** Opening Data excerpt block **
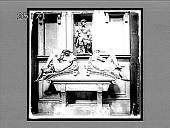 view Michael Angelo's unfinished Tomb of Lorenzo de Medici, Florence. 2146 interpositive digital asset: Michael Angelo's unfinished Tomb of Lorenzo de Medici, Florence. 2146 interpositive 1905.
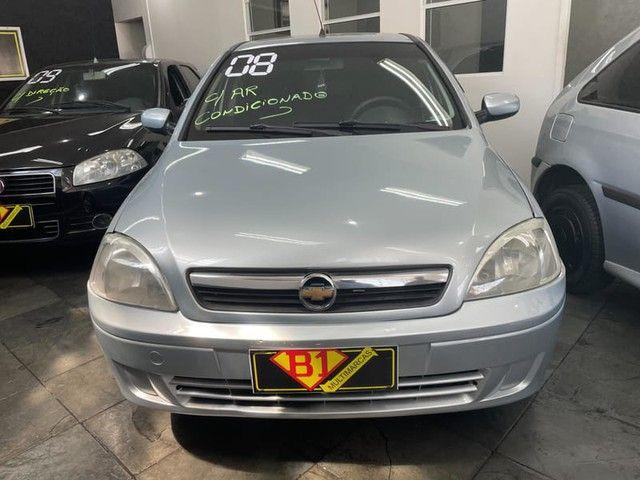 Chevrolet CORSA HATCH JOY - Foto 3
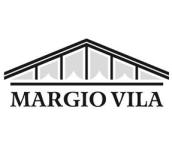 MARGIO VILA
** Closing Data excerpt block **
→ Task prompt
Would you return the data above exactly as written, minus the images?

→ Answer space
 view Michael Angelo's unfinished Tomb of Lorenzo de Medici, Florence. 2146 interpositive digital asset: Michael Angelo's unfinished Tomb of Lorenzo de Medici, Florence. 2146 interpositive 1905.
 Chevrolet CORSA HATCH JOY - Foto 3
 MARGIO VILA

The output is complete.